Work instruction A: Condense the paragraph starting "I have a PySpark column" in the PySpark thread below into a short bulleted list that keeps its main facts.
Work instruction B: Extend the PySpark thread below, picking up right after its final line.

Selected text:
Convert PySpark column from strings to lists

I have a PySpark column that consists of strings and lists, the datatype of this column is a string, string (nullable = true), I want to change it to be only made of lists, and convert anything that isn't a list into NULL.

I've tried this code:

df.select(F.split(F.col("major_options"),",")).alias('major_options').show()

but it will create a list out of everything instead and not change the existing list datatype, I've also tried using the cast method however I got this error:

AnalysisException: [DATATYPE_MISMATCH.CAST_WITHOUT_SUGGESTION] Cannot resolve "major_options" due to data type mismatch: cannot cast "STRING" to "ARRAY".

Edit: here is how the column looks:

|['Alloy Wheels']                                                        |
|['Light Package', 'Alloy Wheels', 'Bluetooth']                          |
|Steering wheel memory                                                   |
|Knee airbag                                                             |
|['Sunroof/Moonroof', 'Alloy Wheels', 'Bluetooth', 'Parking Sensors']    |
|['Alloy Wheels', 'Bluetooth']                                           |

and here is how I want it to look:

|['Alloy Wheels']                                                        |
|['Light Package', 'Alloy Wheels', 'Bluetooth']                          |
|NULL                                                                    |
|NULL                                                                    |
|['Sunroof/Moonroof', 'Alloy Wheels', 'Bluetooth', 'Parking Sensors']    |
|['Alloy Wheels', 'Bluetooth']                                           |

Solution

You can use regexp_extract for checking if the string contains opening and closing square brackets and then split accordingly as follows:

from pyspark.sql import SparkSession
from pyspark.sql.functions import split, when, col, lit, regexp_extract

spark = SparkSession.builder.getOrCreate()

data = [
    ("['Alloy Wheels']",),
    ("['Light Package', 'Alloy Wheels', 'Bluetooth']",),
    ("Steering wheel memory",),
    ("Knee airbag",),
    ("['Sunroof/Moonroof', 'Alloy Wheels', 'Bluetooth', 'Parking Sensors']",),
    ("['Alloy Wheels', 'Bluetooth']",),
]

df = spark.createDataFrame(data, ["major_options"])

print("original schema:")
df.printSchema()

print("original df:")

Information supplied:
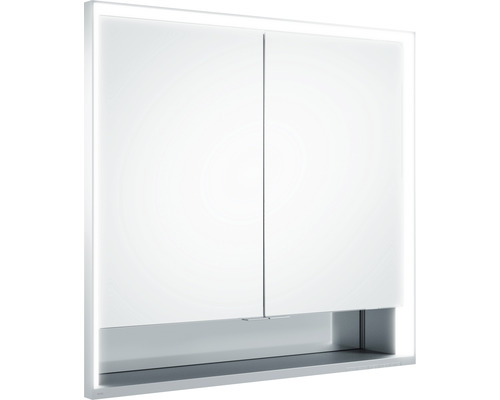 KEUCO Royal Lumos spiegelkast, 80 x 16,5 x 73,5 cm, zilver, 2-deurs, LED, IP24, inbouw, 713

Written reply A:
- The PySpark column holds a mix of strings and lists.
- Its datatype is string (nullable = true).
- The goal is for the column to hold only lists.
- Any value that isn't a list should become NULL.

Written reply B:
df.show(truncate=False)

df = df.withColumn(
    "major_options",
    when(
        regexp_extract(col("major_options"), r"^\[(.*)\]$", 1) != "",
        split(regexp_extract(col("major_options"), r"^\[(.*)\]$", 1), ","),
    ).otherwise(lit(None)),
)

print("modified schema:")
df.printSchema()

print("modified df:")
df.show(truncate=False)

Output:

original schema:
root
 |-- major_options: string (nullable = true)

original df:
+--------------------------------------------------------------------+
|major_options                                                       |
+--------------------------------------------------------------------+
|['Alloy Wheels']                                                    |
|['Light Package', 'Alloy Wheels', 'Bluetooth']                      |
|Steering wheel memory                                               |
|Knee airbag                                                         |
|['Sunroof/Moonroof', 'Alloy Wheels', 'Bluetooth', 'Parking Sensors']|
|['Alloy Wheels', 'Bluetooth']                                       |
+--------------------------------------------------------------------+

modified schema:
root
 |-- major_options: array (nullable = true)
 |    |-- element: string (containsNull = false)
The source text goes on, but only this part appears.